[Consigne A]: Recopiez fidèlement le passage du texte sur le delta du Saloum qui commence aux mots « Niché entre la » et s'arrête après les mots « zone forestière sèche. ».

==== Texte

Niché entre la ville de Joal-Fadiouth au nord, la République de Gambie au sud et l’océan Atlantique à l’ouest, le delta du Saloum est une merveille géographique. Situé au centre-ouest du Sénégal, cet écosystème unique est constitué de deux affluents principaux du fleuve Saloum, le Diomboss et le Bandiala. Le delta comprend près de 200 îles et îlots, bordés de mangroves, de canaux d’eau saumâtre et d’une zone forestière sèche.
Cependant, ce magnifique environnement est en train de disparaître rapidement à cause du changement climatique et de l’exploitation du champ pétrolifère de Sangomar qui font des ravages dans la région. Autrefois havre de biodiversité et de pêche durable, les mangroves qui regorgeaient de vie marine sont en train de disparaître et les moyens de subsistance des femmes qui en dépendent sont menacés. Le delta est devenu un exemple de la façon dont le changement climatique et l’exploitation non durable du pétrole peuvent dévaster à la fois la nature et les moyens de subsistance, et ce sont les femmes qui portent le poids de ces défis.
Pendant les trois heures de route jusqu’à Ndagane, suivies d’un trajet de 20 minutes en pirogue à travers un bras de mer légèrement agité jusqu’à l’île de Mar Lodj, de nouvelles maisons R+ en cours de construction, contrastant avec les campements traditionnels, ornent le paysage. À Mar Lodj, les femmes sont confrontées aux difficultés cumulées de la diminution des stocks de poissons due aux impacts environnementaux du changement climatique et de l’exploration pétrolière. Recroquevillées sur des nattes dans une cour, des femmes du syndicat local discutent de leurs doléances, le visage fatigué par une longue journée de recherche de propagules pour cultiver et restaurer les mangroves. Ndiémé Ndom, chef de la communauté, se souvient avec nostalgie des années 1990, lorsque les stocks de poissons étaient abondants. Aujourd’hui, les pêcheurs sont les plus durement touchés et leurs prises sont à peine suffisantes pour nourrir leurs familles, sans parler de la vente. Et il n’y a pas que le poisson qui a diminué : les stocks de moules, de crabes, d’huîtres et de crevettes sont également difficiles à trouver. «Les produits de la pêche sont devenus rares à cause du changement climatique», déplore-t-elle.

========
==== Données fournies

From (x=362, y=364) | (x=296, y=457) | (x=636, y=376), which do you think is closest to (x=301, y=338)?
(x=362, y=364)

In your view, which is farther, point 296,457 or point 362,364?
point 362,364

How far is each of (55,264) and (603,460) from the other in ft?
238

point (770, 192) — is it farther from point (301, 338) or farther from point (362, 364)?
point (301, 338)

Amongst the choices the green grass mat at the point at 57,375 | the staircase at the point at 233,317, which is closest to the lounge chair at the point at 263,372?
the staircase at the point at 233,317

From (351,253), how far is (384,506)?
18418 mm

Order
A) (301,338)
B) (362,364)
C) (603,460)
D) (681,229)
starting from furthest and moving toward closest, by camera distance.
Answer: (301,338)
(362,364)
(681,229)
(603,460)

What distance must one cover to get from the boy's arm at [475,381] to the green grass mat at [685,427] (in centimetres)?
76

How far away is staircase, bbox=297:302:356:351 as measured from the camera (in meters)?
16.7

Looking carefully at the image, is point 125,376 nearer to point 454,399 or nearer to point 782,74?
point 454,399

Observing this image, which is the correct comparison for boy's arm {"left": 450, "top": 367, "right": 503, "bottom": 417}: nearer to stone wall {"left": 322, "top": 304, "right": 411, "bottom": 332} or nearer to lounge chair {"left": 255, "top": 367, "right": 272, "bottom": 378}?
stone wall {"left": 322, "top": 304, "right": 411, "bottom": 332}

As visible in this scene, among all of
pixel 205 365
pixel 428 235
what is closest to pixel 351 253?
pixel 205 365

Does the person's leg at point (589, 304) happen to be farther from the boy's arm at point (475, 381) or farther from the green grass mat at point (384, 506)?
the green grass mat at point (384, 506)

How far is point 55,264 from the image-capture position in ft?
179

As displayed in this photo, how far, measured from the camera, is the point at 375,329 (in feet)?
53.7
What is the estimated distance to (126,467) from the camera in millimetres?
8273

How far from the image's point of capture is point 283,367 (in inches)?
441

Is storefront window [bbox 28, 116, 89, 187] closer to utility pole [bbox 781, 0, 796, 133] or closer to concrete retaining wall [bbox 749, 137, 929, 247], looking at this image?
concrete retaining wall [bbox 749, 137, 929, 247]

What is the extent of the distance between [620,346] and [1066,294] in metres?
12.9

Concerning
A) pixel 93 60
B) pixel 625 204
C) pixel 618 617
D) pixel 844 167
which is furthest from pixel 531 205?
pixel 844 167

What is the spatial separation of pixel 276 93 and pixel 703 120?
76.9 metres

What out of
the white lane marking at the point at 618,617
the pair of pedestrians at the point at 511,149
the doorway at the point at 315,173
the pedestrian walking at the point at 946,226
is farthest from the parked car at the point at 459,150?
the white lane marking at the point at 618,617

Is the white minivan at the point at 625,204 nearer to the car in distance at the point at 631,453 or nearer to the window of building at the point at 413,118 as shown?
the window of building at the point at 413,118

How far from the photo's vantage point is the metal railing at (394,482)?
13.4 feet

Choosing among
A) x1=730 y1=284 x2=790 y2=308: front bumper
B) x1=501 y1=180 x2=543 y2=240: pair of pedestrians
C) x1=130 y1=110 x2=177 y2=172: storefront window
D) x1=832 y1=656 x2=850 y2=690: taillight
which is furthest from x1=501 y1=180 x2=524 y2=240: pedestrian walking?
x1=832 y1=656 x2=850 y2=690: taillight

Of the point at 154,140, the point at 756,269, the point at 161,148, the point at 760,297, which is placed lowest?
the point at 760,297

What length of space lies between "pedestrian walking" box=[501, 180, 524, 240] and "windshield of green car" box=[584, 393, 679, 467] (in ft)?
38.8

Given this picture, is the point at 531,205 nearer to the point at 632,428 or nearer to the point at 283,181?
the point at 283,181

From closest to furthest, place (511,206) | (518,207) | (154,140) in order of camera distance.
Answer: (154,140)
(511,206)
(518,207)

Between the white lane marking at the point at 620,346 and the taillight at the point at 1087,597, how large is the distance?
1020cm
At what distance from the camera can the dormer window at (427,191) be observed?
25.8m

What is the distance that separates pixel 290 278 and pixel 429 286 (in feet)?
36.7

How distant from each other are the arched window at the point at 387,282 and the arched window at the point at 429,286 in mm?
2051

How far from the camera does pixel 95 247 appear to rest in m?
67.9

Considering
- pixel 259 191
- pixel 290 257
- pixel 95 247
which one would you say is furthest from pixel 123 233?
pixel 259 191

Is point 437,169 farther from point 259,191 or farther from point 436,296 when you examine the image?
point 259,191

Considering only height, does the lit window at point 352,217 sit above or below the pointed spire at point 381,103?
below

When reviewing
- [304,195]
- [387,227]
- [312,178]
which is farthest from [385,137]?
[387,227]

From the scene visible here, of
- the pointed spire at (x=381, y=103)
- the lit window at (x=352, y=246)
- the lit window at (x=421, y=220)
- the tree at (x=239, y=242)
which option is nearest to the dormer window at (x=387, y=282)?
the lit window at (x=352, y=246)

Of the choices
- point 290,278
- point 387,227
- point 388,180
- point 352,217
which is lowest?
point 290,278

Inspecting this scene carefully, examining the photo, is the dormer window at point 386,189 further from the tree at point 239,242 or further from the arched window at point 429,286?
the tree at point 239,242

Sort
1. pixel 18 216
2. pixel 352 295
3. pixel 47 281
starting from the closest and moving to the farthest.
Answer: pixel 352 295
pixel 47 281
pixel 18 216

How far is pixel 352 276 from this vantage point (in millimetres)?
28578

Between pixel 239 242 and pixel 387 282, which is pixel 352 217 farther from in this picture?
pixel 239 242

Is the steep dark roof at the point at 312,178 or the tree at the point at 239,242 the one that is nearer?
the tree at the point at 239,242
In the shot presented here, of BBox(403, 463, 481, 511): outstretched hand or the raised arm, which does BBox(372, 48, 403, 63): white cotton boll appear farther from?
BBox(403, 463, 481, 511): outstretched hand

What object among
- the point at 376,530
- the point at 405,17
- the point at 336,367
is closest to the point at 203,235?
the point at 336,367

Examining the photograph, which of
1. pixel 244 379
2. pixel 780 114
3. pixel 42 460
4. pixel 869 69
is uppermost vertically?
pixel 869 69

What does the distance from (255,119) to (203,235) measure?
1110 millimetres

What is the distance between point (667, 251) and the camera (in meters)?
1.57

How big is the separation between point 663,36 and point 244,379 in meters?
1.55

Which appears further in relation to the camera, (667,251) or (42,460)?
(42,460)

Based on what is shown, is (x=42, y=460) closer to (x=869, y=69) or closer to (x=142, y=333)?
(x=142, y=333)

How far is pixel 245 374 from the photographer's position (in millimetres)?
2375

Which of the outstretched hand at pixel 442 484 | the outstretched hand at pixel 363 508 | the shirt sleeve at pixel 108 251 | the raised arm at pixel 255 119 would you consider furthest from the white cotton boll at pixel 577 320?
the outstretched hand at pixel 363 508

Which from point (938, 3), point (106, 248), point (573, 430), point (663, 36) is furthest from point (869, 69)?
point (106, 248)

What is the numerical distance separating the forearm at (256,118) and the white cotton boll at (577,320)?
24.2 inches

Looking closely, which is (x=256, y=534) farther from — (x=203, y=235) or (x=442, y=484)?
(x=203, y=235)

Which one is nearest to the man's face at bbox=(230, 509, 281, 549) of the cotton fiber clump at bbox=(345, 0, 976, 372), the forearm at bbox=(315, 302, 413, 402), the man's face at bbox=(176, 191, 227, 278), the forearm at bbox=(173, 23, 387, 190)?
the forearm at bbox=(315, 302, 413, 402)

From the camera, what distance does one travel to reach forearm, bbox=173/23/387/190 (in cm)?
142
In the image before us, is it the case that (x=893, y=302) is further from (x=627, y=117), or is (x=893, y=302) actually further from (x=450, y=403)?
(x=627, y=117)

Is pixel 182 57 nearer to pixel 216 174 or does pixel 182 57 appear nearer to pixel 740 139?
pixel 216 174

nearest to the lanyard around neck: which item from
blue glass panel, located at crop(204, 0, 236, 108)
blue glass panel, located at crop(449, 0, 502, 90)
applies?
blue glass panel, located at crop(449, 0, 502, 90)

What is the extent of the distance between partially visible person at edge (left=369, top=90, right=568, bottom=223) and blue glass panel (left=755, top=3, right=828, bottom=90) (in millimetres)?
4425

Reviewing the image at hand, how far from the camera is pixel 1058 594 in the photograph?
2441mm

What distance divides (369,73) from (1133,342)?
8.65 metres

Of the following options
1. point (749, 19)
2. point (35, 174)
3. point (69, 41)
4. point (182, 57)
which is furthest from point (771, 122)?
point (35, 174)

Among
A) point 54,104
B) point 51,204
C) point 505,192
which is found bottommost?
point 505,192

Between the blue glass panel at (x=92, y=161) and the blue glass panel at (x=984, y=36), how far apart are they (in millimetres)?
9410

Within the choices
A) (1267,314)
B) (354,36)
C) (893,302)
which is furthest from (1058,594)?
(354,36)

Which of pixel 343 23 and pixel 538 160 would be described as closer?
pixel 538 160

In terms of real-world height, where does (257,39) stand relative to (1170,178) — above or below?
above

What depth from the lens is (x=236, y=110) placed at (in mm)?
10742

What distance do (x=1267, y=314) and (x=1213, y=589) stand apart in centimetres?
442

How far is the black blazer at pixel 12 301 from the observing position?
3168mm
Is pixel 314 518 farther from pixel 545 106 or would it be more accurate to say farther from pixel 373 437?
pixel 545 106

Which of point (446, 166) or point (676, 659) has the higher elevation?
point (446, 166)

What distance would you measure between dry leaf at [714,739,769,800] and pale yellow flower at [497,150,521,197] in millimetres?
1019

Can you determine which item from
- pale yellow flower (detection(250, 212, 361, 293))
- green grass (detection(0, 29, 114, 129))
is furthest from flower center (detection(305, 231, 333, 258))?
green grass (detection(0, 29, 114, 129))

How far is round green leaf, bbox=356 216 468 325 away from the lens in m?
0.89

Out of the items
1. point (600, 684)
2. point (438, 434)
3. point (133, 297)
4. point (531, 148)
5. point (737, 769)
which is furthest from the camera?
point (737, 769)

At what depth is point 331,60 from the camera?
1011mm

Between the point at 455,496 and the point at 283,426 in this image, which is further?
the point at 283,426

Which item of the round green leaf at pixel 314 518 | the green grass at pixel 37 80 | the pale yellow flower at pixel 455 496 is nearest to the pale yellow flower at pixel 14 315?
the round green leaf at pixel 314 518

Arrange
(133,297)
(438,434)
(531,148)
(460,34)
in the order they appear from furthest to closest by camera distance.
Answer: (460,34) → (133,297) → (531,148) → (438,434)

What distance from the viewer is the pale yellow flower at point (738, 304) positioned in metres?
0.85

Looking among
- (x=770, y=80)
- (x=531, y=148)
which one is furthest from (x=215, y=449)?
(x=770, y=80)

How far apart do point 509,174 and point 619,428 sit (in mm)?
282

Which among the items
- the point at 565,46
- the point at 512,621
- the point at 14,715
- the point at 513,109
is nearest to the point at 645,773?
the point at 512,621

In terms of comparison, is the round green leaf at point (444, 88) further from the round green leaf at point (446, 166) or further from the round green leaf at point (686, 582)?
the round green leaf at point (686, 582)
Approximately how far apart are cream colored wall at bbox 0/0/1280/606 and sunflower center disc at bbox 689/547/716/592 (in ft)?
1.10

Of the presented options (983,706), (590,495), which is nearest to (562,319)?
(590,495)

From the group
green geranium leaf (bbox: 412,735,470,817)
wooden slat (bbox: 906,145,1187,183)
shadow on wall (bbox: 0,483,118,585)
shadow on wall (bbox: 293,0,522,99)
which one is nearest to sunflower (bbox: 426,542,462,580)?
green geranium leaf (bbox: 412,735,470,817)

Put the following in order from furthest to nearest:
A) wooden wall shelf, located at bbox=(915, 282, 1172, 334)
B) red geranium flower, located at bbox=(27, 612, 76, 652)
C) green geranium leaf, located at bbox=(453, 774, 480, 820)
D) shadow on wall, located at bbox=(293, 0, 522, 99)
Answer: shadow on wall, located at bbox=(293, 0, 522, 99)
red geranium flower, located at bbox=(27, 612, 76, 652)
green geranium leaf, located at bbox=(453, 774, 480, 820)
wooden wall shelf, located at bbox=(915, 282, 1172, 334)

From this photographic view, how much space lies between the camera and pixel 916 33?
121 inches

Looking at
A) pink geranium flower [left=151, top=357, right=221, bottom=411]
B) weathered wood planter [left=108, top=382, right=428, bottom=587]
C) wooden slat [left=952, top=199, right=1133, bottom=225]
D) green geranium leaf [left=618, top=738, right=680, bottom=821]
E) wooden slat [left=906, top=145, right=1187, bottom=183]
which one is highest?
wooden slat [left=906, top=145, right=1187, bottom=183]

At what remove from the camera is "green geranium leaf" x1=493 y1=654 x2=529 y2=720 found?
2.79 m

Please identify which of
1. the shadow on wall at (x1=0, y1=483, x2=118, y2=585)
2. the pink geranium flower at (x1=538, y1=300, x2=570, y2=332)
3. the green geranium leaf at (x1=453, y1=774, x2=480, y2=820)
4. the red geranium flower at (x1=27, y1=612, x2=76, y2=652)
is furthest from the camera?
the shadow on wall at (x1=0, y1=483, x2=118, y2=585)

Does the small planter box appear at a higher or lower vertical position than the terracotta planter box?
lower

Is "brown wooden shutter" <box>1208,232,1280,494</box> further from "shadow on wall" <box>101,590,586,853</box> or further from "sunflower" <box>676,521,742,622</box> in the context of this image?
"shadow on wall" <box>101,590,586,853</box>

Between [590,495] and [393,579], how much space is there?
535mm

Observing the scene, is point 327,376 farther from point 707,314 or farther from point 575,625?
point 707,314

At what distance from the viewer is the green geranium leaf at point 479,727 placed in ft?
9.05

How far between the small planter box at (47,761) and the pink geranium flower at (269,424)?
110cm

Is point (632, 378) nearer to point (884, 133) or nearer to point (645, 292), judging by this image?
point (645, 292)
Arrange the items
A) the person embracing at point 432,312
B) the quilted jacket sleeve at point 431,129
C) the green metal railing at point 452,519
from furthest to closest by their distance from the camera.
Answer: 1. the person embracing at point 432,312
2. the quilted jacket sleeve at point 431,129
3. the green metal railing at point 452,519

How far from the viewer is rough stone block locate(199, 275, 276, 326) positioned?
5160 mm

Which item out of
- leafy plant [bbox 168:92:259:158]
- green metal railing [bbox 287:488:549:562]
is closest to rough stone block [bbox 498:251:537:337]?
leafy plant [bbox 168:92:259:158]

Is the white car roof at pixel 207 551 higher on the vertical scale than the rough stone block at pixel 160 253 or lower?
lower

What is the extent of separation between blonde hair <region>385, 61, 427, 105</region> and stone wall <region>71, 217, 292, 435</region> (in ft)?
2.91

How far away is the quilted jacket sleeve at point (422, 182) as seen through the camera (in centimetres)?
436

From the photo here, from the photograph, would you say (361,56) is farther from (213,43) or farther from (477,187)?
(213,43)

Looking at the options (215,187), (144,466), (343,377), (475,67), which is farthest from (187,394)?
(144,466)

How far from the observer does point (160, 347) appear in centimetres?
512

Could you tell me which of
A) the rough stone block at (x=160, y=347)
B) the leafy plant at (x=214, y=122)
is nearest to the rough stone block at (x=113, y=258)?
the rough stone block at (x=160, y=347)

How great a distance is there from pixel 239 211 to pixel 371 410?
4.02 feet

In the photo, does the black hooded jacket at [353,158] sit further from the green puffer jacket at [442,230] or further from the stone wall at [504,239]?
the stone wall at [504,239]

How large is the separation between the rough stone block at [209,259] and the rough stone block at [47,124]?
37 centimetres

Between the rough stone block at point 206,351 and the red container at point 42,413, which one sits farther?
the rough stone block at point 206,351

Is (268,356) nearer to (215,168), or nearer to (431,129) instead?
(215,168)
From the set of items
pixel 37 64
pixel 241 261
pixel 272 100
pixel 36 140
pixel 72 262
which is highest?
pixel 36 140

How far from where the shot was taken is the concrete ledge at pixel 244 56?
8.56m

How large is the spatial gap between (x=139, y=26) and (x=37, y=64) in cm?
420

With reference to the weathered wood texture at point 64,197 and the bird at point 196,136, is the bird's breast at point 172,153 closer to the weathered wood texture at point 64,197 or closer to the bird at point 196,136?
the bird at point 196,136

========

[Consigne B]: Présentez sous forme de tableau Markdown les lignes des enregistrements qui vont de celle contenant « Is storefront window » jusqu'à celle contenant « 76.9 metres », ces deux lignes comprises, en omettant les lignes vides. Utilisez une colonne « N° » pour le numéro de chaque ligne et une colonne « Ligne » pour son texte.

[Réponse A]:
Niché entre la ville de Joal-Fadiouth au nord, la République de Gambie au sud et l’océan Atlantique à l’ouest, le delta du Saloum est une merveille géographique. Situé au centre-ouest du Sénégal, cet écosystème unique est constitué de deux affluents principaux du fleuve Saloum, le Diomboss et le Bandiala. Le delta comprend près de 200 îles et îlots, bordés de mangroves, de canaux d’eau saumâtre et d’une zone forestière sèche.

[Réponse B]:
| N° | Ligne |
|---|---|
| 1 | Is storefront window [bbox 28, 116, 89, 187] closer to utility pole [bbox 781, 0, 796, 133] or closer to concrete retaining wall [bbox 749, 137, 929, 247], looking at this image? |
| 2 | concrete retaining wall [bbox 749, 137, 929, 247] |
| 3 | What is the extent of the distance between [620,346] and [1066,294] in metres? |
| 4 | 12.9 |
| 5 | Concerning |
| 6 | A) pixel 93 60 |
| 7 | B) pixel 625 204 |
| 8 | C) pixel 618 617 |
| 9 | D) pixel 844 167 |
| 10 | which is furthest from pixel 531 205? |
| 11 | pixel 844 167 |
| 12 | What is the spatial separation of pixel 276 93 and pixel 703 120? |
| 13 | 76.9 metres |